Expression matrix of a special condition. Columns correspond to genes, rows correspond to experiments. The matrix is expected to be already normalized.

exp.2

Expression matrix of an another special condition. Columns correspond to genes, rows correspond to experiments. The matrix is expected to be already normalized.

tf2tar

The prior reference GRN containing TF-target relationships.

de.genes

A dataframe for differential expression genes. If no de.genes offered, DysReg uses the default method limma to implement differential expression analysis. If de.genes offered, The dataframe must include three columns, "GeneSymbol", "high.condition", "de.logFC". "high.condition" means which condition represents high expression level. "de.logFC" is the output logFC from differential expression analysis.

de.pval

The cutoff of pval for filtering differential expression genes. If you don't use this parameter to filter differential expression genes, this parameter could be set as NULL. If you use this parameter to filter differential expression genes, this parameter could be set as a special number, such as 0.05.

de.qval

The cutoff of qval used for filtering differential expression genes. If you don't use this parameter to filter differential expression genes, this parameter could be set as NULL. If you use this parameter to filter differential expression genes, this parameter could be set as a special number, such as 0.05.

— To do —
According to the DysReg parameter excerpt, when should de.pval be set to NULL, and when to a number such as 0.05? Answer in one to three sentences. These entries have no connection to the DysReg parameter excerpt.

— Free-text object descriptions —
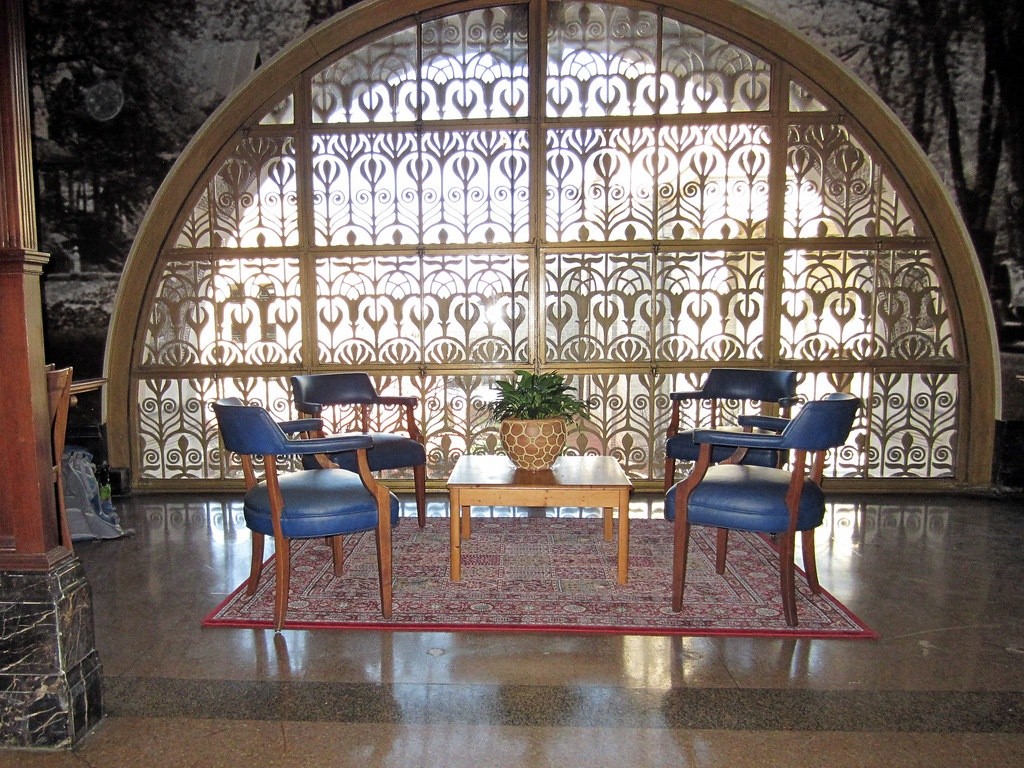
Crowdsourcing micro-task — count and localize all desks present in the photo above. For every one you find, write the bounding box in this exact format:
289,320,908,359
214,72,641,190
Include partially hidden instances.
446,454,634,587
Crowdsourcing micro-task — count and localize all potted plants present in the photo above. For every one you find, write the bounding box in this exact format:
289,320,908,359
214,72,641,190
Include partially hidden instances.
477,370,592,473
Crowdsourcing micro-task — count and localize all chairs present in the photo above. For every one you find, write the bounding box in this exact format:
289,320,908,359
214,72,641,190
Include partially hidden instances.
664,368,798,499
288,372,428,546
44,364,73,559
663,392,862,629
213,397,400,634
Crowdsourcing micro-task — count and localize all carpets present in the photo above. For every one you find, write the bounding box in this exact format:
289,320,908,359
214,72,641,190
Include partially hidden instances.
204,513,881,641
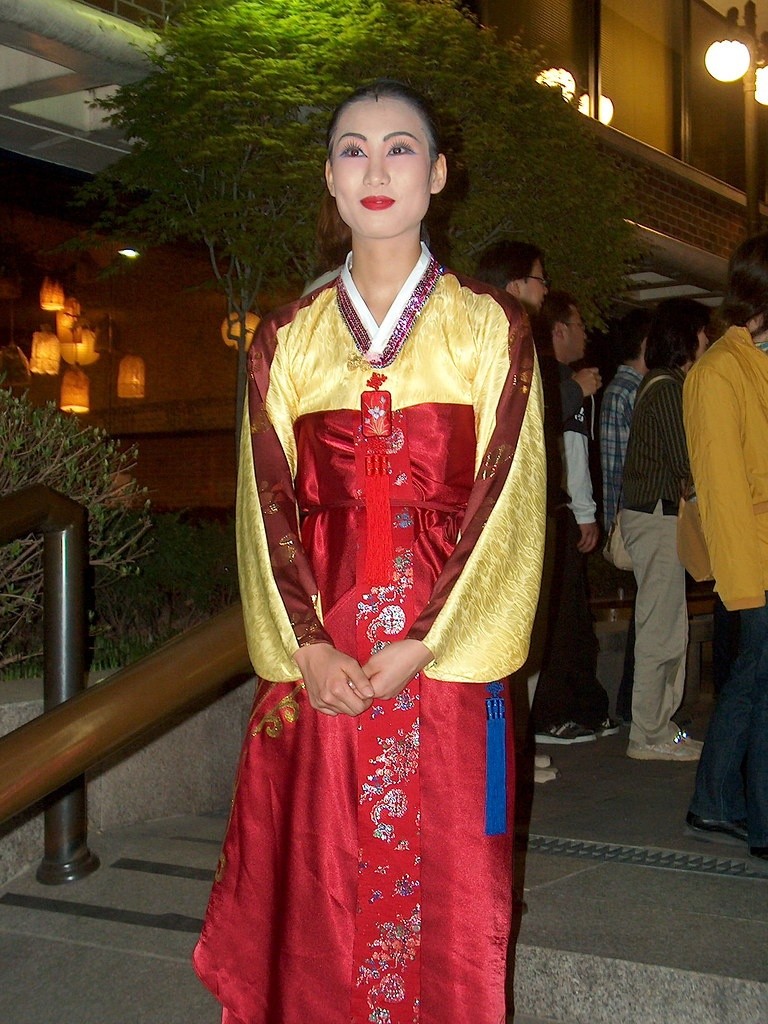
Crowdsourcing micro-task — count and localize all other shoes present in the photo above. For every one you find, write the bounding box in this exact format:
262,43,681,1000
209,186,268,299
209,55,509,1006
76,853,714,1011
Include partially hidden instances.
747,843,768,864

— Exercise solution —
Set de.pval to NULL when you are not using it to filter differential expression genes. Set it to a specific number such as 0.05 when you are using it for that filtering.